Stored records

○ ○ ○ ○ ○ ○ ○

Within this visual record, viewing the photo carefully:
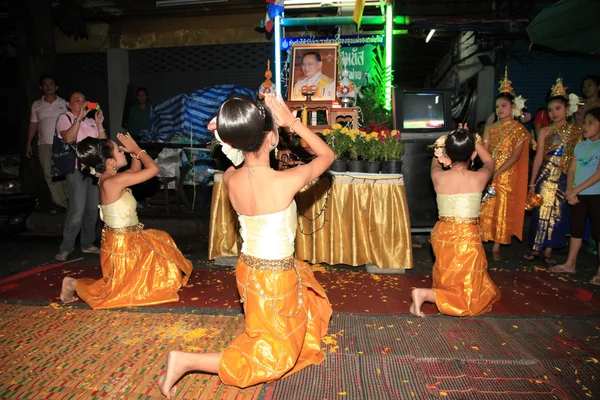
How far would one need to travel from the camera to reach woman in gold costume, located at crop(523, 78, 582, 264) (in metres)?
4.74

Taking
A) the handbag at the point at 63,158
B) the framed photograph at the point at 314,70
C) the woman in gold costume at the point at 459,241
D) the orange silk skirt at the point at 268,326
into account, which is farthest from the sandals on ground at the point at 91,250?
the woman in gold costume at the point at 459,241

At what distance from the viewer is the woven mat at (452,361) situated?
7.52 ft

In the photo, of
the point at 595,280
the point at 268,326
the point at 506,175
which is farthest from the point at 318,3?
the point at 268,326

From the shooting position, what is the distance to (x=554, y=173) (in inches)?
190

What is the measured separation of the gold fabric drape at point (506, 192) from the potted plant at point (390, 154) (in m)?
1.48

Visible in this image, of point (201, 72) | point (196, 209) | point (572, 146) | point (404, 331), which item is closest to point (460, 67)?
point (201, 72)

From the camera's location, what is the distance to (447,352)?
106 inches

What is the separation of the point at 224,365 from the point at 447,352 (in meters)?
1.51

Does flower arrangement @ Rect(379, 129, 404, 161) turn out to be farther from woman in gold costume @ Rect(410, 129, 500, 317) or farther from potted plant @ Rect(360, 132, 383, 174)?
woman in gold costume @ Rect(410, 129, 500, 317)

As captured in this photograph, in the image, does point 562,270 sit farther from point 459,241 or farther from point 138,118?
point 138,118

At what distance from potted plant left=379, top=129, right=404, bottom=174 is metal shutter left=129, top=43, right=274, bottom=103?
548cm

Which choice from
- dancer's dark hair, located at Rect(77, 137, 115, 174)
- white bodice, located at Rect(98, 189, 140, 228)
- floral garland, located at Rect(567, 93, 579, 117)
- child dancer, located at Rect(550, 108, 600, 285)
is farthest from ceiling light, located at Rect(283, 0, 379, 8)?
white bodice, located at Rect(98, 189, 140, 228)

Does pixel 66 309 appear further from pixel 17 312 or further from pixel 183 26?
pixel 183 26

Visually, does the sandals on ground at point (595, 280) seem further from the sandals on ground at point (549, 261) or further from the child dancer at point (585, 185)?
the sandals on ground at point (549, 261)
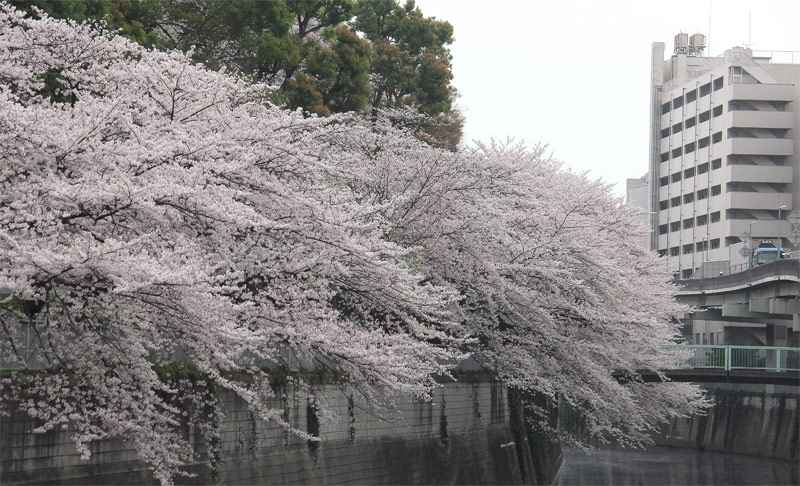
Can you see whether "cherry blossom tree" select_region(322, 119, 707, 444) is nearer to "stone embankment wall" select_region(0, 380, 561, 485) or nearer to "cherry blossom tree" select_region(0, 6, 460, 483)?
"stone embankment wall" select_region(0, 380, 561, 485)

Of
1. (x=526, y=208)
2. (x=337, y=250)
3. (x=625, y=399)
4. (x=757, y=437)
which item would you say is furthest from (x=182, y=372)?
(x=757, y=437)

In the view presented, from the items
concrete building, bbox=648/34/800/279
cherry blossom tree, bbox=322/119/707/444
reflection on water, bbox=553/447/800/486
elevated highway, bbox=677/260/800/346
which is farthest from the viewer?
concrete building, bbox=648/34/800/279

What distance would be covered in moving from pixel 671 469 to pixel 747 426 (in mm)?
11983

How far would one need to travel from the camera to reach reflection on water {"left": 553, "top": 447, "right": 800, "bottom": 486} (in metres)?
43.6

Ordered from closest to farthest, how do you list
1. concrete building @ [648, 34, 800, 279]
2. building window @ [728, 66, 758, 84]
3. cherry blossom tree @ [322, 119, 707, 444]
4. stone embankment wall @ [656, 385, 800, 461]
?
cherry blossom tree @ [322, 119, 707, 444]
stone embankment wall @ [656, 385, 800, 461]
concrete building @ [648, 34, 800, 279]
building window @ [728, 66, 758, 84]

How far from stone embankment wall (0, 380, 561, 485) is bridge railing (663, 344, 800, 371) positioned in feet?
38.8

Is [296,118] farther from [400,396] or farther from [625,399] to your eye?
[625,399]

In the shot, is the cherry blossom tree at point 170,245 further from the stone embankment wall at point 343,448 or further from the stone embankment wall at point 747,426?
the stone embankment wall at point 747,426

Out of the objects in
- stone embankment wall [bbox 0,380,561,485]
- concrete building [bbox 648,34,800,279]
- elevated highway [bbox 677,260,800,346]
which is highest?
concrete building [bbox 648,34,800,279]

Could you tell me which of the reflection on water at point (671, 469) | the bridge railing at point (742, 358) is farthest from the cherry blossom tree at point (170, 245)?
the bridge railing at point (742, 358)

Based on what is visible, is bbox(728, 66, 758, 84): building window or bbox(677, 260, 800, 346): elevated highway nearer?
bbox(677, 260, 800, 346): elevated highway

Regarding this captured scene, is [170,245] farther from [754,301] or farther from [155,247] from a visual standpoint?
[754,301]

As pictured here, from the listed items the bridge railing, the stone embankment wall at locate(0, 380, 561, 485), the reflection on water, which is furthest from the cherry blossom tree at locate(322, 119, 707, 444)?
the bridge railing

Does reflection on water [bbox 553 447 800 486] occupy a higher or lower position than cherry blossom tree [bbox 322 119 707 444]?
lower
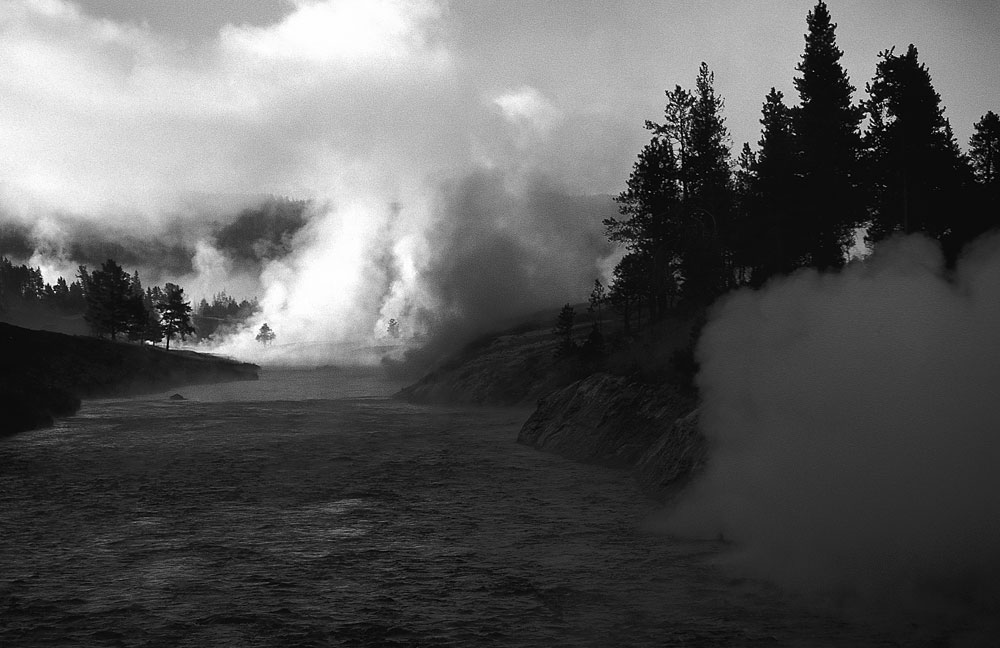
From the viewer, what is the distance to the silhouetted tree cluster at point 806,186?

○ ○ ○ ○ ○ ○ ○

To do ▸ Can you copy out, word for word, the lines of the records from the one containing "Out of the objects in" through the end of the records, both ends included? Leave the pictures out of your answer.

Output for this exercise ▸
Out of the objects in
- stone embankment wall [bbox 0,380,561,485]
- concrete building [bbox 648,34,800,279]
- elevated highway [bbox 677,260,800,346]
which is highest?
concrete building [bbox 648,34,800,279]

Could you tell me which of the reflection on water at point (671, 469) | the bridge railing at point (742, 358) is farthest from the cherry blossom tree at point (170, 245)?
the bridge railing at point (742, 358)

Based on what is visible, is bbox(728, 66, 758, 84): building window or bbox(677, 260, 800, 346): elevated highway nearer?
bbox(677, 260, 800, 346): elevated highway

Regarding this captured scene, is [170,245] farther from [754,301] or farther from [155,247] from a visual standpoint?
[754,301]

As pictured here, from the listed items the bridge railing, the stone embankment wall at locate(0, 380, 561, 485), the reflection on water, which is furthest from the cherry blossom tree at locate(322, 119, 707, 444)?
the bridge railing

Does reflection on water [bbox 553 447 800 486] occupy a higher or lower position than cherry blossom tree [bbox 322 119 707 444]?
lower
From the viewer, what is the distance to the silhouetted tree cluster at point 806,186?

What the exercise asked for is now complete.